--- start of Given text ---

[PATCH] D156029: [InstCombine] icmp udiv transform

Mon Jul 24 03:29:29 PDT 2023

kitaisreal marked 8 inline comments as done.
kitaisreal added inline comments.

================
Comment at: llvm/lib/Transforms/InstCombine/InstCombineCompares.cpp:4341
+
+  if (IntegerBitWidth > 128)
+    return nullptr;
----------------
goldstein.w.n wrote:
> Why the > 128 threshold?
It seems that this check is not required at all.
For i128 https://llvm.godbolt.org/z/rK7Wvfrso and i256 https://llvm.godbolt.org/z/xeEPa6voY if we apply transformation result assembly looks much better.

================
Comment at: llvm/test/Transforms/InstCombine/icmp-udiv.ll:99
+; CHECK-NEXT:    [[TMP7:%.*]] = icmp ugt i128 [[TMP6]], [[TMP1]]
+; CHECK-NEXT:    [[TMP8:%.*]] = and i1 [[TMP5]], [[TMP7]]
+; CHECK-NEXT:    ret i1 [[TMP8]]
----------------
nikic wrote:
> goldstein.w.n wrote:
> > It's not clear this is more canonical or universally better. It's true we occasionally add instructions to avoid div, but this is a lot. Maybe this transform belongs in the backend?

--- end of Given text ---

§ **Challenges**
- 1) Please rewrite the patch review from "For i128 https://llvm.godbolt.org/z/rK7Wvfrso" to "looks much better.", changing "much better" to "noticeably better".
- 2) Answer these questions about the patch review:
(a) How many inline comments did kitaisreal mark as done?
(b) Who asked about the > 128 threshold?
(c) Which file holds the comment at line 4341?

--- start of Extracted data ---

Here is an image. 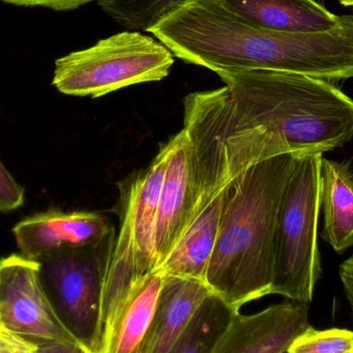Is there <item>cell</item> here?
I'll use <instances>...</instances> for the list:
<instances>
[{
  "instance_id": "6da1fadb",
  "label": "cell",
  "mask_w": 353,
  "mask_h": 353,
  "mask_svg": "<svg viewBox=\"0 0 353 353\" xmlns=\"http://www.w3.org/2000/svg\"><path fill=\"white\" fill-rule=\"evenodd\" d=\"M217 74L232 103L226 136L232 182L265 159L323 154L353 138V99L335 83L277 70Z\"/></svg>"
},
{
  "instance_id": "7a4b0ae2",
  "label": "cell",
  "mask_w": 353,
  "mask_h": 353,
  "mask_svg": "<svg viewBox=\"0 0 353 353\" xmlns=\"http://www.w3.org/2000/svg\"><path fill=\"white\" fill-rule=\"evenodd\" d=\"M147 32L176 57L216 74L265 70L332 83L353 78V14L339 16L327 30L281 32L245 22L219 0H193Z\"/></svg>"
},
{
  "instance_id": "3957f363",
  "label": "cell",
  "mask_w": 353,
  "mask_h": 353,
  "mask_svg": "<svg viewBox=\"0 0 353 353\" xmlns=\"http://www.w3.org/2000/svg\"><path fill=\"white\" fill-rule=\"evenodd\" d=\"M294 161V153L277 155L232 182L205 283L234 310L271 294L276 225Z\"/></svg>"
},
{
  "instance_id": "277c9868",
  "label": "cell",
  "mask_w": 353,
  "mask_h": 353,
  "mask_svg": "<svg viewBox=\"0 0 353 353\" xmlns=\"http://www.w3.org/2000/svg\"><path fill=\"white\" fill-rule=\"evenodd\" d=\"M323 157L321 153L296 154L276 225L271 294L301 304L312 301L323 272L317 242Z\"/></svg>"
},
{
  "instance_id": "5b68a950",
  "label": "cell",
  "mask_w": 353,
  "mask_h": 353,
  "mask_svg": "<svg viewBox=\"0 0 353 353\" xmlns=\"http://www.w3.org/2000/svg\"><path fill=\"white\" fill-rule=\"evenodd\" d=\"M173 148L172 138L147 169L120 184L119 236L103 275L101 332L134 283L157 268V205Z\"/></svg>"
},
{
  "instance_id": "8992f818",
  "label": "cell",
  "mask_w": 353,
  "mask_h": 353,
  "mask_svg": "<svg viewBox=\"0 0 353 353\" xmlns=\"http://www.w3.org/2000/svg\"><path fill=\"white\" fill-rule=\"evenodd\" d=\"M174 61V54L163 43L128 30L56 60L52 84L63 94L101 97L163 80Z\"/></svg>"
},
{
  "instance_id": "52a82bcc",
  "label": "cell",
  "mask_w": 353,
  "mask_h": 353,
  "mask_svg": "<svg viewBox=\"0 0 353 353\" xmlns=\"http://www.w3.org/2000/svg\"><path fill=\"white\" fill-rule=\"evenodd\" d=\"M115 236L99 246L68 249L39 261L41 279L60 323L93 353L101 336L103 275Z\"/></svg>"
},
{
  "instance_id": "ba28073f",
  "label": "cell",
  "mask_w": 353,
  "mask_h": 353,
  "mask_svg": "<svg viewBox=\"0 0 353 353\" xmlns=\"http://www.w3.org/2000/svg\"><path fill=\"white\" fill-rule=\"evenodd\" d=\"M39 261L0 259V327L32 343L78 342L60 323L41 279Z\"/></svg>"
},
{
  "instance_id": "9c48e42d",
  "label": "cell",
  "mask_w": 353,
  "mask_h": 353,
  "mask_svg": "<svg viewBox=\"0 0 353 353\" xmlns=\"http://www.w3.org/2000/svg\"><path fill=\"white\" fill-rule=\"evenodd\" d=\"M12 234L20 254L39 261L60 251L99 246L113 236L114 228L97 212L50 209L21 220Z\"/></svg>"
},
{
  "instance_id": "30bf717a",
  "label": "cell",
  "mask_w": 353,
  "mask_h": 353,
  "mask_svg": "<svg viewBox=\"0 0 353 353\" xmlns=\"http://www.w3.org/2000/svg\"><path fill=\"white\" fill-rule=\"evenodd\" d=\"M173 139L174 148L168 163L157 205L155 271L163 265L194 221L196 208V187L190 143L183 130Z\"/></svg>"
},
{
  "instance_id": "8fae6325",
  "label": "cell",
  "mask_w": 353,
  "mask_h": 353,
  "mask_svg": "<svg viewBox=\"0 0 353 353\" xmlns=\"http://www.w3.org/2000/svg\"><path fill=\"white\" fill-rule=\"evenodd\" d=\"M308 327L307 305L294 301L253 314L236 312L212 353H288Z\"/></svg>"
},
{
  "instance_id": "7c38bea8",
  "label": "cell",
  "mask_w": 353,
  "mask_h": 353,
  "mask_svg": "<svg viewBox=\"0 0 353 353\" xmlns=\"http://www.w3.org/2000/svg\"><path fill=\"white\" fill-rule=\"evenodd\" d=\"M165 275L151 272L134 283L101 332L99 353H140Z\"/></svg>"
},
{
  "instance_id": "4fadbf2b",
  "label": "cell",
  "mask_w": 353,
  "mask_h": 353,
  "mask_svg": "<svg viewBox=\"0 0 353 353\" xmlns=\"http://www.w3.org/2000/svg\"><path fill=\"white\" fill-rule=\"evenodd\" d=\"M212 294L203 282L165 276L154 316L140 353L169 352Z\"/></svg>"
},
{
  "instance_id": "5bb4252c",
  "label": "cell",
  "mask_w": 353,
  "mask_h": 353,
  "mask_svg": "<svg viewBox=\"0 0 353 353\" xmlns=\"http://www.w3.org/2000/svg\"><path fill=\"white\" fill-rule=\"evenodd\" d=\"M245 22L268 30L312 32L331 28L339 16L315 0H219Z\"/></svg>"
},
{
  "instance_id": "9a60e30c",
  "label": "cell",
  "mask_w": 353,
  "mask_h": 353,
  "mask_svg": "<svg viewBox=\"0 0 353 353\" xmlns=\"http://www.w3.org/2000/svg\"><path fill=\"white\" fill-rule=\"evenodd\" d=\"M232 186V184L224 189L193 221L157 271L165 276L205 283L208 267L217 242Z\"/></svg>"
},
{
  "instance_id": "2e32d148",
  "label": "cell",
  "mask_w": 353,
  "mask_h": 353,
  "mask_svg": "<svg viewBox=\"0 0 353 353\" xmlns=\"http://www.w3.org/2000/svg\"><path fill=\"white\" fill-rule=\"evenodd\" d=\"M321 238L343 254L353 247V169L347 161H321Z\"/></svg>"
},
{
  "instance_id": "e0dca14e",
  "label": "cell",
  "mask_w": 353,
  "mask_h": 353,
  "mask_svg": "<svg viewBox=\"0 0 353 353\" xmlns=\"http://www.w3.org/2000/svg\"><path fill=\"white\" fill-rule=\"evenodd\" d=\"M236 312L240 311L210 294L167 353H212Z\"/></svg>"
},
{
  "instance_id": "ac0fdd59",
  "label": "cell",
  "mask_w": 353,
  "mask_h": 353,
  "mask_svg": "<svg viewBox=\"0 0 353 353\" xmlns=\"http://www.w3.org/2000/svg\"><path fill=\"white\" fill-rule=\"evenodd\" d=\"M193 0H105L103 10L130 31H148L161 19Z\"/></svg>"
},
{
  "instance_id": "d6986e66",
  "label": "cell",
  "mask_w": 353,
  "mask_h": 353,
  "mask_svg": "<svg viewBox=\"0 0 353 353\" xmlns=\"http://www.w3.org/2000/svg\"><path fill=\"white\" fill-rule=\"evenodd\" d=\"M288 353H353V332L344 329L319 331L310 327L292 342Z\"/></svg>"
},
{
  "instance_id": "ffe728a7",
  "label": "cell",
  "mask_w": 353,
  "mask_h": 353,
  "mask_svg": "<svg viewBox=\"0 0 353 353\" xmlns=\"http://www.w3.org/2000/svg\"><path fill=\"white\" fill-rule=\"evenodd\" d=\"M25 190L0 161V212H10L24 203Z\"/></svg>"
},
{
  "instance_id": "44dd1931",
  "label": "cell",
  "mask_w": 353,
  "mask_h": 353,
  "mask_svg": "<svg viewBox=\"0 0 353 353\" xmlns=\"http://www.w3.org/2000/svg\"><path fill=\"white\" fill-rule=\"evenodd\" d=\"M6 3L24 6H43L54 10H76L92 1H105V0H1Z\"/></svg>"
},
{
  "instance_id": "7402d4cb",
  "label": "cell",
  "mask_w": 353,
  "mask_h": 353,
  "mask_svg": "<svg viewBox=\"0 0 353 353\" xmlns=\"http://www.w3.org/2000/svg\"><path fill=\"white\" fill-rule=\"evenodd\" d=\"M37 347V344L23 339L0 327V353H24Z\"/></svg>"
},
{
  "instance_id": "603a6c76",
  "label": "cell",
  "mask_w": 353,
  "mask_h": 353,
  "mask_svg": "<svg viewBox=\"0 0 353 353\" xmlns=\"http://www.w3.org/2000/svg\"><path fill=\"white\" fill-rule=\"evenodd\" d=\"M35 353H93L79 342L50 341L37 345Z\"/></svg>"
},
{
  "instance_id": "cb8c5ba5",
  "label": "cell",
  "mask_w": 353,
  "mask_h": 353,
  "mask_svg": "<svg viewBox=\"0 0 353 353\" xmlns=\"http://www.w3.org/2000/svg\"><path fill=\"white\" fill-rule=\"evenodd\" d=\"M339 275L343 284L346 298L350 302L353 316V253L340 265Z\"/></svg>"
},
{
  "instance_id": "d4e9b609",
  "label": "cell",
  "mask_w": 353,
  "mask_h": 353,
  "mask_svg": "<svg viewBox=\"0 0 353 353\" xmlns=\"http://www.w3.org/2000/svg\"><path fill=\"white\" fill-rule=\"evenodd\" d=\"M341 6H345V8L353 10V0H338Z\"/></svg>"
},
{
  "instance_id": "484cf974",
  "label": "cell",
  "mask_w": 353,
  "mask_h": 353,
  "mask_svg": "<svg viewBox=\"0 0 353 353\" xmlns=\"http://www.w3.org/2000/svg\"><path fill=\"white\" fill-rule=\"evenodd\" d=\"M37 348H35V350H30V352H24V353H35V350H37Z\"/></svg>"
}]
</instances>
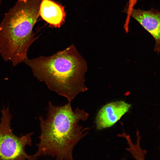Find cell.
<instances>
[{"mask_svg":"<svg viewBox=\"0 0 160 160\" xmlns=\"http://www.w3.org/2000/svg\"><path fill=\"white\" fill-rule=\"evenodd\" d=\"M39 15L49 25L58 28L63 24L65 17L64 7L51 0H42L40 7Z\"/></svg>","mask_w":160,"mask_h":160,"instance_id":"obj_7","label":"cell"},{"mask_svg":"<svg viewBox=\"0 0 160 160\" xmlns=\"http://www.w3.org/2000/svg\"><path fill=\"white\" fill-rule=\"evenodd\" d=\"M33 75L51 90L67 98L68 102L79 93L86 91V60L72 45L49 57L41 56L24 61Z\"/></svg>","mask_w":160,"mask_h":160,"instance_id":"obj_2","label":"cell"},{"mask_svg":"<svg viewBox=\"0 0 160 160\" xmlns=\"http://www.w3.org/2000/svg\"><path fill=\"white\" fill-rule=\"evenodd\" d=\"M131 105L121 101L111 102L103 106L96 117V128L101 130L114 125L129 110Z\"/></svg>","mask_w":160,"mask_h":160,"instance_id":"obj_5","label":"cell"},{"mask_svg":"<svg viewBox=\"0 0 160 160\" xmlns=\"http://www.w3.org/2000/svg\"><path fill=\"white\" fill-rule=\"evenodd\" d=\"M89 114L84 109L73 110L71 103L55 106L49 102L47 117L40 116L41 131L38 150L33 155L50 156L55 160H74L73 149L87 133L89 128H83L80 121L87 120Z\"/></svg>","mask_w":160,"mask_h":160,"instance_id":"obj_1","label":"cell"},{"mask_svg":"<svg viewBox=\"0 0 160 160\" xmlns=\"http://www.w3.org/2000/svg\"><path fill=\"white\" fill-rule=\"evenodd\" d=\"M121 136L126 139L129 147L126 150L130 153L135 160H145V156L147 152L140 146V138L139 135V133H137V143L135 144L133 143L129 136L126 135L125 133L121 134Z\"/></svg>","mask_w":160,"mask_h":160,"instance_id":"obj_8","label":"cell"},{"mask_svg":"<svg viewBox=\"0 0 160 160\" xmlns=\"http://www.w3.org/2000/svg\"><path fill=\"white\" fill-rule=\"evenodd\" d=\"M137 0H128L127 4L124 9V12L127 14L126 19L129 20L130 19L129 14L131 10L134 8V7L137 2Z\"/></svg>","mask_w":160,"mask_h":160,"instance_id":"obj_9","label":"cell"},{"mask_svg":"<svg viewBox=\"0 0 160 160\" xmlns=\"http://www.w3.org/2000/svg\"><path fill=\"white\" fill-rule=\"evenodd\" d=\"M0 123V160H36L33 155L28 154L25 151L27 145L32 146L30 133L20 137L16 136L10 127L12 116L8 107L4 106L1 111Z\"/></svg>","mask_w":160,"mask_h":160,"instance_id":"obj_4","label":"cell"},{"mask_svg":"<svg viewBox=\"0 0 160 160\" xmlns=\"http://www.w3.org/2000/svg\"><path fill=\"white\" fill-rule=\"evenodd\" d=\"M129 16L137 21L159 43L160 36V12L153 8L145 10L133 8Z\"/></svg>","mask_w":160,"mask_h":160,"instance_id":"obj_6","label":"cell"},{"mask_svg":"<svg viewBox=\"0 0 160 160\" xmlns=\"http://www.w3.org/2000/svg\"><path fill=\"white\" fill-rule=\"evenodd\" d=\"M42 0H17L0 23V54L16 66L27 58L37 39L33 31Z\"/></svg>","mask_w":160,"mask_h":160,"instance_id":"obj_3","label":"cell"}]
</instances>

--- end of Extracted data ---

§ **Responses per task**
- 1)
For i128 https://llvm.godbolt.org/z/rK7Wvfrso and i256 https://llvm.godbolt.org/z/xeEPa6voY if we apply transformation result assembly looks noticeably better.

- 2)
(a) 8
(b) goldstein.w.n
(c) llvm/lib/Transforms/InstCombine/InstCombineCompares.cpp